Longitudinal analysis of biomarker trends was performed in 40 participants (ALGS and PFIC; 62.5%) who had multiple sets of labs available (AST, ALT, platelets, and conjugated bilirubin) before final biopsy (Fig. 2). A linear mixed model demonstrated that in 1 year, there was a 10% increase in APRI (95% CI = 3.75, 16.57; P = 0.001) and a 60.2% increase in FIB‐4 (40.79, 82.21; P < 0.001). Using logistic regression, participants who exceeded these percentage changes of APRI and FIB‐4 in 1 year, increased their odds of F3‐F4 by 1.14‐fold (P < 0.001) and 1.01‐fold (P = 0.242), respectively.

FIG. 2.

FIG. 2

Chronological plot of APRI or FIB‐4 in patients (with two or more sets of labs available) leading up to the time of final biopsy. There is a visual overall upward trend in biomarkers when followed longitudinally. (A) APRI over time in ALGS. (B) APRI over time in PFIC. (C) FIB‐4 over time in ALGS. (D) FIB‐4 over time in PFIC. Individual dots represent log‐transformed APRI or FIB‐4 calculated before the time of final biopsy, which is represented by time point = 0. Filled dots represent APRI or FIB‐4 levels of patients who had F3‐F4 fibrosis at final biopsy.
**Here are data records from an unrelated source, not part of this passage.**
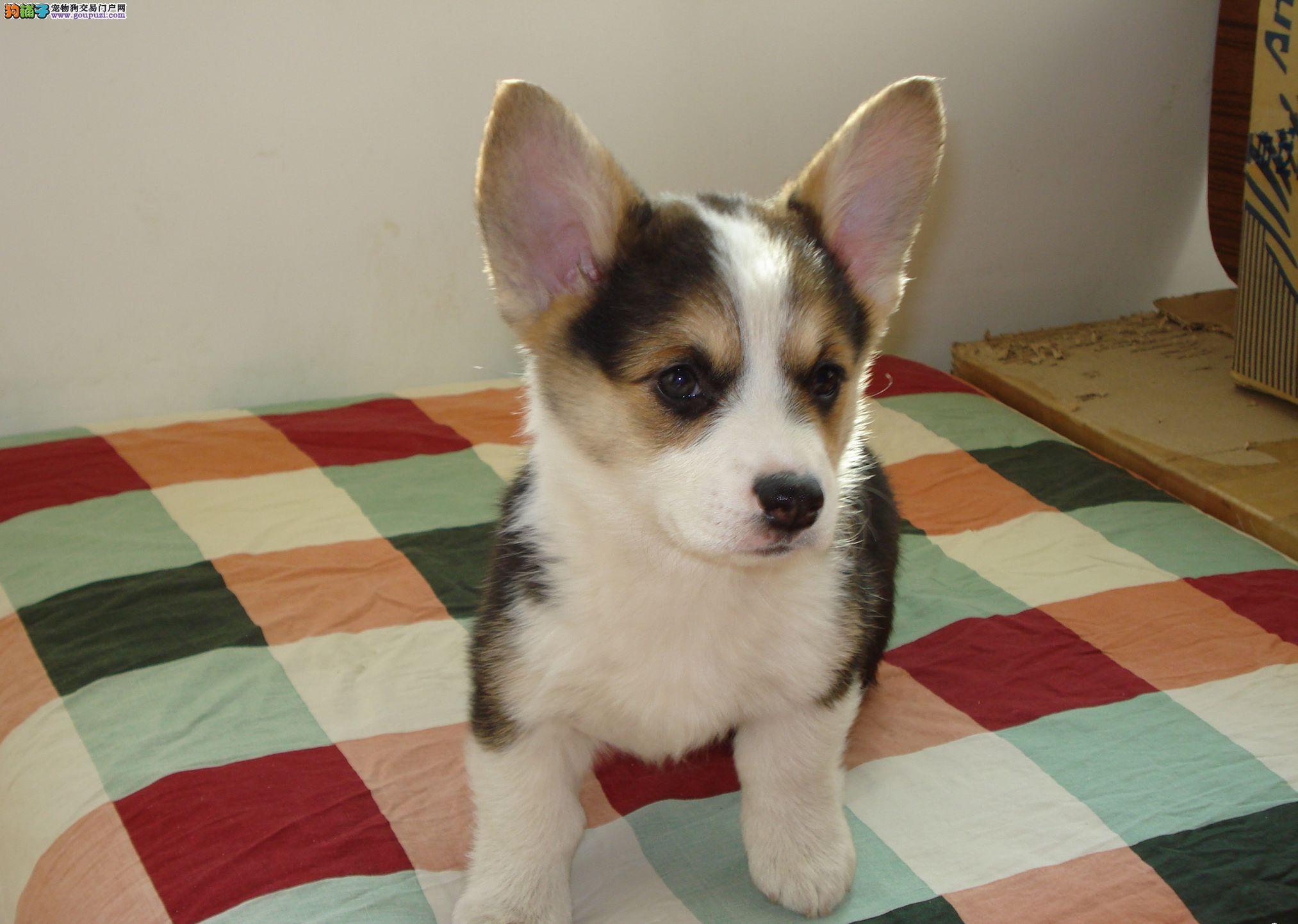 高品质柯基幼犬 价格美丽品质优良 全国空运到家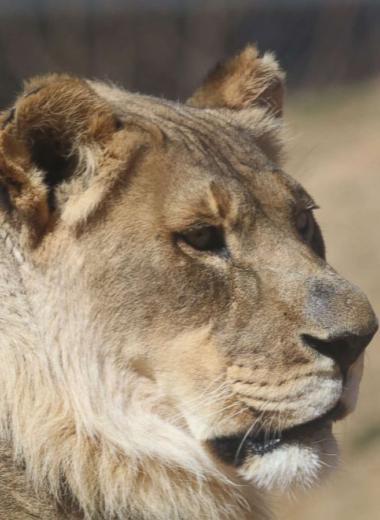 Почему у львиц вырастает грива?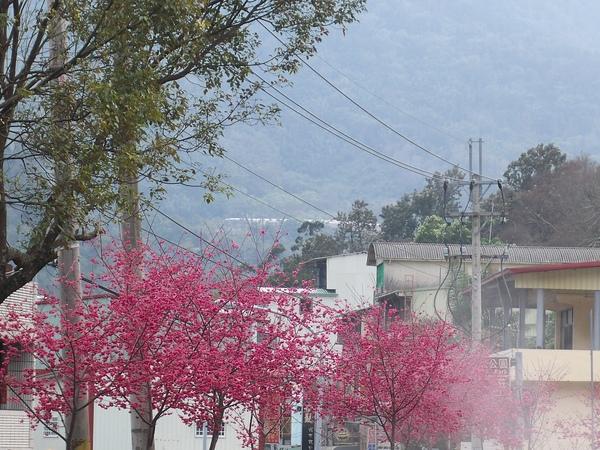 2009年櫻花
Open dots represent APRI or FIB‐4 levels of patients who had F0‐F2 fibrosis at final biopsy.

LT Versus No LT

LT Versus No LT in ALGS

Thirteen of 40 (32.5%) participants with ALGS eventually underwent LT at a median age of 3.5 years (2.4, 4.3). Of the participants with ALGS who had LT, 6 (46%) demonstrated F3‐F4 fibrosis at final biopsy. The most common LT indications for ALGS were chronic cholestasis (n = 13, 100%), intractable pruritus (n = 10, 76.9%), growth failure/malnutrition requiring either supplemental enteral or parenteral nutrition (n = 9, 69.2%), deforming xanthomas (n = 4, 30.8%), and pathological fractures (n = 3, 23.1%). Median APRI (3.9 vs. 1.7, P < 0.001) and FIB‐4 (0.4 vs. 0.0, P < 0.001) for ALGS LT was higher than ALGS no LT (Table 3).

TABLE 3.

Clinical Characteristics by LT

Variable ALGS P Value* Variable PFIC P Value*
Yes LT, n = 13 (%) No LT, n = 27 (%) Yes LT, n = 6 (%) No LT, n = 18 (%)
Male (%) 8 (61.5) 19 (70.4) 1.000 Male (%) 5 (83.3) 11 (61.1) 0.621
F3‐F4 6 (46.2) 7 (25.9) 0.284 F3‐F4 5 (83.3) 5 (27.8) 0.050
F0‐F2 7 (53.8) 20 (74.1) F0‐F2 1 (16.7) 13 (72.2)
LT indications LT indications
Chronic cholestasis 13 (100.0) Intractable pruritus 4 (66.7)
Intractable pruritus 10 (76.9) Malnutrition 3 (50.0)
Malnutrition 9 (69.2) Chronic cholestasis 2 (33.3)
Deforming xanthomas 4 (30.8) Ascites 2 (33.3)
Pathological fractures 3 (23.1)
n Median (IQR) n Median (IQR) n Median (IQR) n Median (IQR)
Age at biopsy (years) 13 2.9 (2.1, 4.3) 27 0.9 (0.2, 5.8) 0.055 Age at biopsy (years) 6 6.8 (1.7, 11.7) 18 1.2 (0.6, 3.4) 0.077
Age at LT (years) 13 3.5 (2.4, 4.3) 0 Age at LT (years) 6 6.8 (1.7, 11.7) 0
Platelets (109) 13 194 (62, 279) 27 420 (267, 528) <0.001 Platelets (109) 6 262.5 (153, 512) 18 404 (334, 505) 0.230
ALT (IU/L) 13 186 (129, 211) 27 151.0 (114.0, 238.0) 0.697 ALT (IU/L) 6 114 (42, 154) 18 84.5 (43, 196) 0.815
AST (IU/L) 13 247 (163, 326) 27 205 (101, 294) 0.103 AST (IU/L) 6 175 (79, 298) 18 109.5 (80, 216) 0.739
Conjugated bilirubin (mg/dL) 11 8.1 (4.3, 18.2) 22 4.2 (0.8, 5.6) 0.016 Conjugated bilirubin (mg/dL) 5 0.8 (0.8, 2.4) 16 2.8 (1.9, 4.0) 0.341
GGT (U/L) 12 254 (143, 422) 27 413.0 (175, 604) 0.273 GGT (U/L) 6 51 (20, 345) 17 31.0 (21, 49) 0.344
APRI 13 3.9 (2.7, 10.6) 27 1.7 (1.0, 2.1) <0.001 APRI 6 2.0 (0.8, 8.0) 18 0.9 (0.7, 2.3) 0.257
FIB‐4 13 0.4 (0.2, 1.1) 27 0.0 (0.0, 0.3) 0.001 FIB‐4 6 0.2 (0.1, 1.2) 18 0.0 (0.0, 0.3) 0.033
GPR 12 4.4 (2.0, 5.5) 27 413 (175, 604) 0.273 GPR 6 0.5 (0.1, 5.6) 17 0.2 (0.1, 0.4) 0.257
*

P values for median comparisons using two‐sample Wilcoxon rank‐sum (Mann‐Whitney) test; P values calculated with exact testing for categorical variables when possible; otherwise chi‐square test.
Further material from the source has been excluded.